Na comunidade Engenho II, uma das principais portas de entrada, o visitante encontra uma estrutura simples, mas funcional, com recepção, alimentação típica e opções de hospedagem. Tudo é gerido pelos próprios moradores, o que fortalece a economia local e garante que os benefícios do turismo permaneçam dentro do território.

Turistas podem visitar o local. – Foto: Divulgação
Esse modelo, conhecido como turismo de base comunitária, transforma a viagem em algo mais significativo. O visitante passa a entender o contexto do lugar, ouvir histórias reais e perceber que cada trilha, cada rio e cada tradição têm um valor que vai além da paisagem.
Cachoeiras, trilhas e cultura viva
A natureza é um dos primeiros elementos que impressionam quem chega ao Quilombo Kalunga. O Cerrado se apresenta em sua forma mais preservada, com rios de águas transparentes, vegetação nativa e formações rochosas que criam cenários únicos. As trilhas levam a cachoeiras que estão entre as mais bonitas de Goiás, como a Santa Bárbara, conhecida pelo tom azul intenso que chama atenção de visitantes de todo o mundo.
Mas limitar o destino apenas às paisagens seria reduzir sua verdadeira riqueza. O grande diferencial está na cultura que se mantém viva no cotidiano das comunidades. A culinária feita no fogão a lenha, os modos de cultivo, as festas tradicionais e os saberes passados entre gerações fazem parte da experiência e dão um novo significado à viagem.

Quilombo Kalunga recebeu reconhecimento. – Foto: Divulgação
Ao longo da visita, o turista percebe que cada detalhe carrega história. O contato direto com os moradores permite entender a relação com o território e a importância de preservar não apenas a natureza, mas também os modos de vida que existem ali há séculos.

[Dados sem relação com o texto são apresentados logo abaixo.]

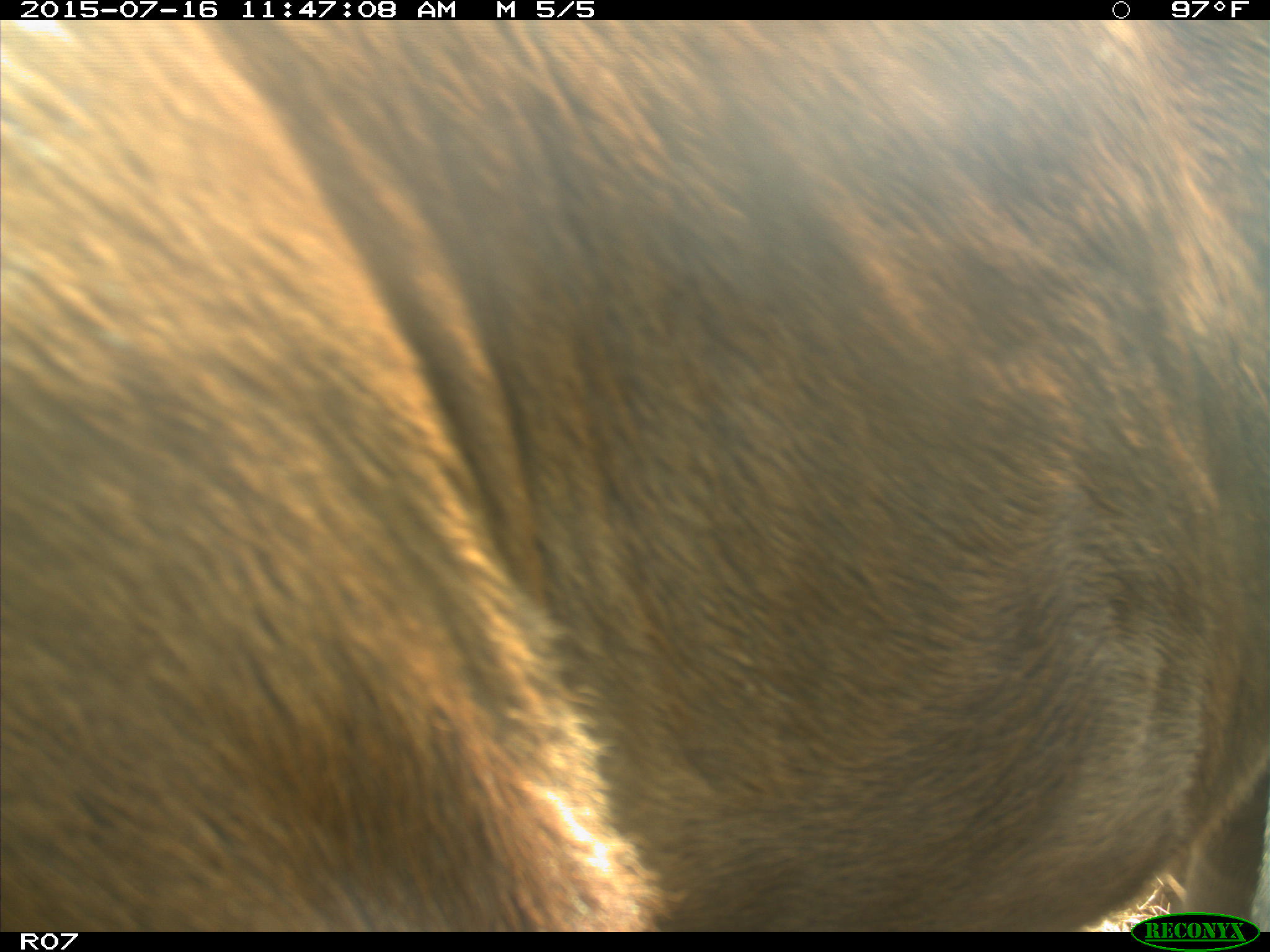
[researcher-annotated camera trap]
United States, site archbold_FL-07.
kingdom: Animalia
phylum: Chordata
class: Mammalia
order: Artiodactyla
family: Bovidae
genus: Bos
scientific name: Bos taurus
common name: domestic cow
Bos taurus (domestic cow).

Um destino que cresce sem perder a essência
Com cerca de 262 mil hectares, o Quilombo Kalunga é o maior território quilombola do Brasil, abrangendo áreas também em Teresina de Goiás e Monte Alegre de Goiás. Essa dimensão ajuda a explicar a diversidade de experiências que o visitante pode encontrar, ao mesmo tempo em que reforça a necessidade de um turismo controlado e consciente.

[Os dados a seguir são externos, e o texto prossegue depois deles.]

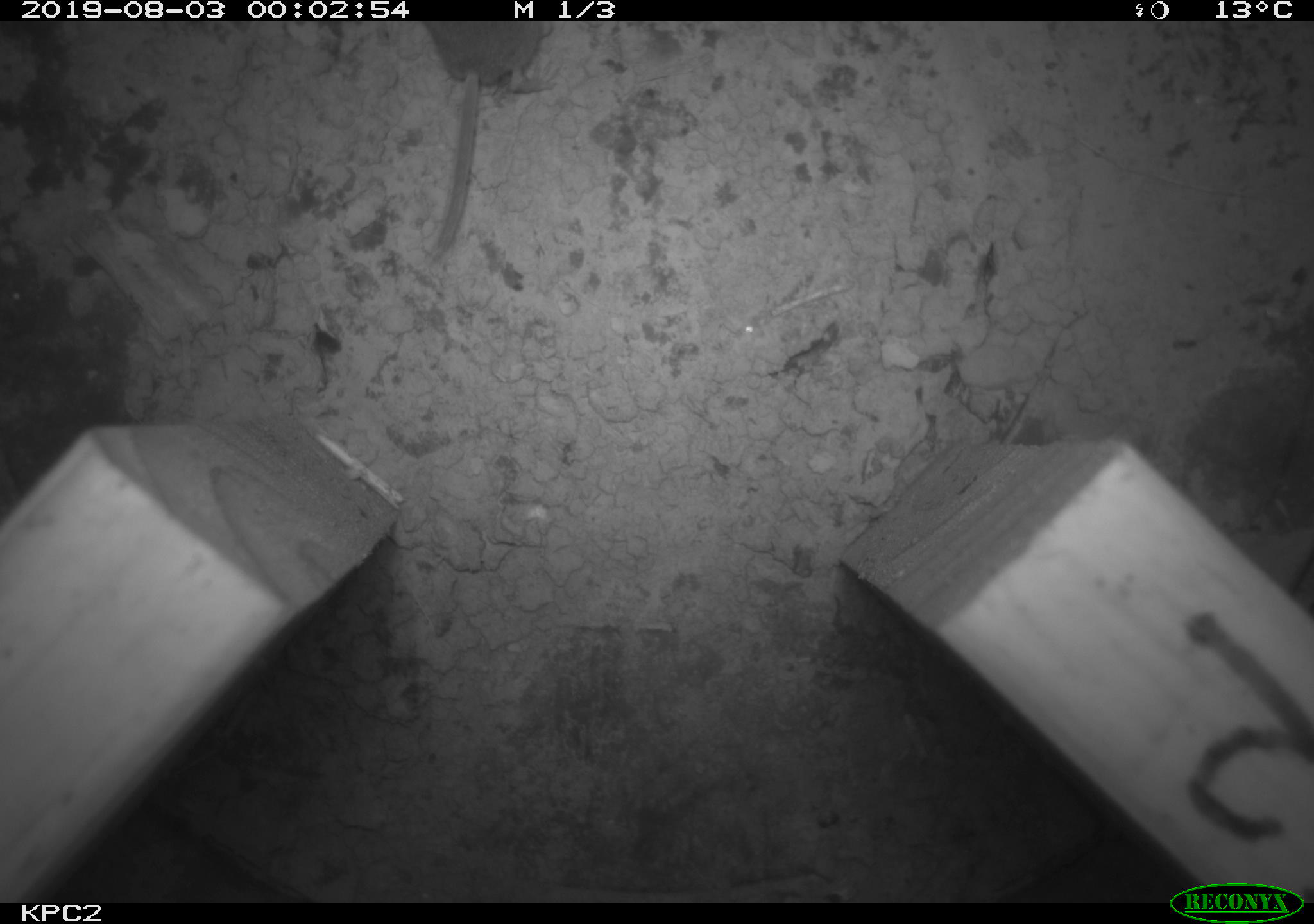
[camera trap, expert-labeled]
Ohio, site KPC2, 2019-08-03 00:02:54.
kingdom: Animalia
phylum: Chordata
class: Mammalia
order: Rodentia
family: Cricetidae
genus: Peromyscus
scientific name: Peromyscus leucopus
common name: white-footed mouse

Durante muito tempo, o isolamento geográfico contribuiu para preservar tanto o meio ambiente quanto a cultura local. Hoje, esse mesmo fator se tornou um diferencial competitivo, atraindo viajantes que querem fugir de destinos saturados e encontrar algo genuíno. O crescimento do turismo, no entanto, acontece de forma planejada, com participação ativa das comunidades.

Destino foi tombado pelo Iphan – Foto: Divulgação
Para quem pretende conhecer, o acesso é feito principalmente por Cavalcante, com trechos em estrada de terra e infraestrutura mais simples. Essa característica exige planejamento, mas também faz parte da experiência, criando uma sensação de descoberta que poucos destinos conseguem oferecer.
No fim, é justamente essa combinação de autenticidade, natureza e cultura que faz do Quilombo Kalunga um lugar capaz de encantar turistas do mundo inteiro.